Here’s the good news: In 2015, cannabis arrests in New York City plunged to their lowest levels in 20 years. Police in the five boroughs recorded 16,590 arrests last year, down from more than 26,000 in 2014, and down significantly from the 50,000 arrests tallied in 2011.
The bad news: Police made 16,590 arrests even after New York Mayor Bill De Blasio’s November 2014 announcement that city police would de-prioritize cannabis and treat possession of less than 25 grams with a summons, not arrest.
The worse news: Even as arrest figures dropped, racial disparities show no sign of going away. In 2015, black or African-American New Yorkers were eight times as likely to be arrested for cannabis as white New Yorkers. That’s twice the national arrest disparity, as calculated by the ACLU in a 2013 report.
Black and African-American New Yorkers make up about 23 percent of the city’s population but accounted for 50 percent of cannabis arrests in 2015. Thirty-three percent of the city is white, but white people accounted for only 8 percent of cannabis arrests.
“Seventeen thousand is a lot of people; the numbers are still very high,” Kassandra Frederique, director of the New York policy office at the Drug Policy Alliance, told Leafly. The DPA obtained the arrest data earlier this week from the New York State Division of Criminal Justice Services.
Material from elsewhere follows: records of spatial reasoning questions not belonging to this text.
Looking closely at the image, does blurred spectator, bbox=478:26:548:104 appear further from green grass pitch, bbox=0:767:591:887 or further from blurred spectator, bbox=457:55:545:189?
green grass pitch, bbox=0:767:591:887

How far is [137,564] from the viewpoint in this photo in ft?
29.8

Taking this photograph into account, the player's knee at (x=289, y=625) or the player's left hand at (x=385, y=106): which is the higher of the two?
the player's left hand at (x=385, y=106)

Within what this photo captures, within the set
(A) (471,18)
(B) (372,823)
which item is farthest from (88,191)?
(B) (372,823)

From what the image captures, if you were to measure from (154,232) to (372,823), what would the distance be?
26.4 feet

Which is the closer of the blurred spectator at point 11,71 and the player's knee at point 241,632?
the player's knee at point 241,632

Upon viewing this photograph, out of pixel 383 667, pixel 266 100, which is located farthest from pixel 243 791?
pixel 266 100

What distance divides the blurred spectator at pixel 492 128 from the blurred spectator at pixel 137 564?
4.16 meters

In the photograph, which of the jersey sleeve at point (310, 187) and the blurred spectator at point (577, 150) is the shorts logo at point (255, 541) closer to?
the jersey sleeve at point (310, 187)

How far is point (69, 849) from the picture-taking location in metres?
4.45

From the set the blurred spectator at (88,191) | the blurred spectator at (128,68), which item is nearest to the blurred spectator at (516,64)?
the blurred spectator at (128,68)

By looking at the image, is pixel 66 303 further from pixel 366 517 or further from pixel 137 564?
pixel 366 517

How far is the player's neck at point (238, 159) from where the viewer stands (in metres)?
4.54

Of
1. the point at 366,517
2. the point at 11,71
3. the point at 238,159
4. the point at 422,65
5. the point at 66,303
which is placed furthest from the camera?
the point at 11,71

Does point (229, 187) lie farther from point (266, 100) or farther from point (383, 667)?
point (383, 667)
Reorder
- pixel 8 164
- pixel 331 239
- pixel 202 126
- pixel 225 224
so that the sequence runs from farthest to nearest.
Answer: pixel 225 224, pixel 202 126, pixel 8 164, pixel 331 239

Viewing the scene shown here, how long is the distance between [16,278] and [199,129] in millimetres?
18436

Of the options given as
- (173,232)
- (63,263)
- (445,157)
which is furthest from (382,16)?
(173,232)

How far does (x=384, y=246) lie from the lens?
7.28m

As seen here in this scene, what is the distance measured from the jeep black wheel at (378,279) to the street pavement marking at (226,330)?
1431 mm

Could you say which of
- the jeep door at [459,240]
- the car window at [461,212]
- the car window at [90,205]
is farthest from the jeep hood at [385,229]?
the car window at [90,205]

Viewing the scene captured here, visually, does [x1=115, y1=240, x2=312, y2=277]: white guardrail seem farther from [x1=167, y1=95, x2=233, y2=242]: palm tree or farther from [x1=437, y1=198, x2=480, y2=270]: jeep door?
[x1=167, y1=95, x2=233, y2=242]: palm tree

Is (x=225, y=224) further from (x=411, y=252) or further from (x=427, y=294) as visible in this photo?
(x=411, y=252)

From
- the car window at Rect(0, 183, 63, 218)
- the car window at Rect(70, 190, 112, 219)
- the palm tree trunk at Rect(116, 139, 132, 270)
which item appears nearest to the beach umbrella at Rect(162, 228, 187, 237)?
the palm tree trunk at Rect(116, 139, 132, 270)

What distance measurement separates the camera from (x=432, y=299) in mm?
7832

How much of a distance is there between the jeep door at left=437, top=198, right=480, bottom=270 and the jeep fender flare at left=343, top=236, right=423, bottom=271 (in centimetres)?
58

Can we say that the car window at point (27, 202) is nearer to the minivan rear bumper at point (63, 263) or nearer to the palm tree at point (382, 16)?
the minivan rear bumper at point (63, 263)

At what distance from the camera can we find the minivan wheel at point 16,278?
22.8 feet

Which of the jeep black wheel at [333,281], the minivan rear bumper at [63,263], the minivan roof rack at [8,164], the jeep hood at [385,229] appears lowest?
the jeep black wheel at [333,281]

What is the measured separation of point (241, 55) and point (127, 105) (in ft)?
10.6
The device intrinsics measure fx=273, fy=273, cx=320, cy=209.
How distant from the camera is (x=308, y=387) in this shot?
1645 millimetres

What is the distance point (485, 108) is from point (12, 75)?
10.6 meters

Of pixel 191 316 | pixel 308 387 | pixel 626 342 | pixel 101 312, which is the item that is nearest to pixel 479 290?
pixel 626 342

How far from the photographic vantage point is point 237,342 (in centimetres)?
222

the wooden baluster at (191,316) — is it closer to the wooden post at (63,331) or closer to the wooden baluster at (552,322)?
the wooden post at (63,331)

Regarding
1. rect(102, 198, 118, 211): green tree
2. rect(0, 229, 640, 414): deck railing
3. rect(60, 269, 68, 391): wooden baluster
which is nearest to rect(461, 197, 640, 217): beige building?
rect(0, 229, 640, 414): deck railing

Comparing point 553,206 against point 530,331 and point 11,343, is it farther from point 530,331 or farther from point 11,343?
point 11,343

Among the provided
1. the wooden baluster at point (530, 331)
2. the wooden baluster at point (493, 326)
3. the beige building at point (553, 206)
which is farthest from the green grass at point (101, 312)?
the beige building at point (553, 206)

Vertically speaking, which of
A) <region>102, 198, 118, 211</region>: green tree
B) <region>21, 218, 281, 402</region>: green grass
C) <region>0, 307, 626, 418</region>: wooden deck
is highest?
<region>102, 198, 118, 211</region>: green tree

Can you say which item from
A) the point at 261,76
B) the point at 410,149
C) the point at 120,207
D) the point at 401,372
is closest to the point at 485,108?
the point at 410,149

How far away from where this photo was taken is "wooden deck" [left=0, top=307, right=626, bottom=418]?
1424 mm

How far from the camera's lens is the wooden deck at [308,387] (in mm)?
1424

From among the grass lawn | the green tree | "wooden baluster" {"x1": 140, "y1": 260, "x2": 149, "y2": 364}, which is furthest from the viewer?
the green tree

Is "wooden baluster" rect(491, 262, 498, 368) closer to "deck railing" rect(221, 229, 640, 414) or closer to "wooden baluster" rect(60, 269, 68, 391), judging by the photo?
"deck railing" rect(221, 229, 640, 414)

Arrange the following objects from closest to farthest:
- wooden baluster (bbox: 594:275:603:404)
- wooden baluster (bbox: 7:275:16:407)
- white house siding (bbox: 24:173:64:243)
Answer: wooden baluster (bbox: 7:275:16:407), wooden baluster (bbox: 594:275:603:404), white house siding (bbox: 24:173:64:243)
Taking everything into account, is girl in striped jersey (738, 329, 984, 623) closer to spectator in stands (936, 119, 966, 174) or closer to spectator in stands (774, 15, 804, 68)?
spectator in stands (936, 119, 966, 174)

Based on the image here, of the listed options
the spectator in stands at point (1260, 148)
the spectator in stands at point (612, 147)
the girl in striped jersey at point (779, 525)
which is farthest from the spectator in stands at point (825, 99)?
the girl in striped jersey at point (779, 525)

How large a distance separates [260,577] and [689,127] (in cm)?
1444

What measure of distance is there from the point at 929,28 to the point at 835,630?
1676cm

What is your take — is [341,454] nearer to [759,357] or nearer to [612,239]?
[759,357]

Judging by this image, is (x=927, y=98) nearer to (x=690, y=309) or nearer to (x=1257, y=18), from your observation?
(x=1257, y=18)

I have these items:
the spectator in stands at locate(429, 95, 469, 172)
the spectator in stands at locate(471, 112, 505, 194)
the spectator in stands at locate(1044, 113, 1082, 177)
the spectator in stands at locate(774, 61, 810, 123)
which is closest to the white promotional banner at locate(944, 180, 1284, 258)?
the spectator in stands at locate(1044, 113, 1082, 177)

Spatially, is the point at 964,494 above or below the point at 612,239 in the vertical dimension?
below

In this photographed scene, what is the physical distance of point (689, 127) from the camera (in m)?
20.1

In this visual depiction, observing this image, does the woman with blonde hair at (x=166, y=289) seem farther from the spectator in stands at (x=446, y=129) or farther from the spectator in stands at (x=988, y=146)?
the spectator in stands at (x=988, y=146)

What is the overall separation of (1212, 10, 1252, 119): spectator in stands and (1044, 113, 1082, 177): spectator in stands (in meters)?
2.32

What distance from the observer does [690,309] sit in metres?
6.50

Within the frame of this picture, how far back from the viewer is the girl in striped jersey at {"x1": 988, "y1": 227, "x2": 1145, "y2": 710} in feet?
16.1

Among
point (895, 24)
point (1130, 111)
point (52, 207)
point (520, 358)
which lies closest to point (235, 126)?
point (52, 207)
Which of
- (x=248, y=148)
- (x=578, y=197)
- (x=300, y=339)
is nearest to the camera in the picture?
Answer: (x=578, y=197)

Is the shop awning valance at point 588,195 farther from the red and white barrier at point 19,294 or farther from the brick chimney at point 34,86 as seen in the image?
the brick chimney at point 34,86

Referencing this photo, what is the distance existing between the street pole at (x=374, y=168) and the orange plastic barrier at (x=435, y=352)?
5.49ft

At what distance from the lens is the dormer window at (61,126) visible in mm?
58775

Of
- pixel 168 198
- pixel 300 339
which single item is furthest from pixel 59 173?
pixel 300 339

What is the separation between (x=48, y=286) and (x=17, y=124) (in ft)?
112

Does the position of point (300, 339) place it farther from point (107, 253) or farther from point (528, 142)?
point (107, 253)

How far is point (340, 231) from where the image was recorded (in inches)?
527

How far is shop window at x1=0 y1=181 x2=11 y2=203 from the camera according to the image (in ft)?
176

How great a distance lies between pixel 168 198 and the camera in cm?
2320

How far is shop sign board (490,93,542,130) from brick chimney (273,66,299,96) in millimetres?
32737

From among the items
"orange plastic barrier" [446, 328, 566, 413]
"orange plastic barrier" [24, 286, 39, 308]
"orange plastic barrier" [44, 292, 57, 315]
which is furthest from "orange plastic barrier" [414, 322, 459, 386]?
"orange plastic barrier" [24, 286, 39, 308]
“It’s incredible to see how far we’ve come in a few years. But it’s very sobering to know that we have a lot more to do.”
The racial disparities in the arrest data are especially troubling. This is the second report in the past month that showed a dramatic decline in arrests but no improvement in closing the gap in racial differences. Last month a report on cannabis in Oregon found that possession charges dropped by more than half between 2011 and 2014, but black or African-American Oregonians remained 2.3 times more likely than whites to be arrested on cannabis charges. Between 2011 and 2014, that disparity had not changed.
In announcing his November 2014 policy change, De Blasio promised the new attitude toward cannabis “will certainly be good for New Yorkers of color, and particularly young people of color.”
That’s true in terms of overall numbers. Arrests continue to decline. But “the arrests are still racially biased,” said DPA’s Frederique. “That’s why it’s so important for marijuana reform to be comprehensive. De-prioritizing marijuana doesn’t automatically translate into de-criminalizing young people of color.”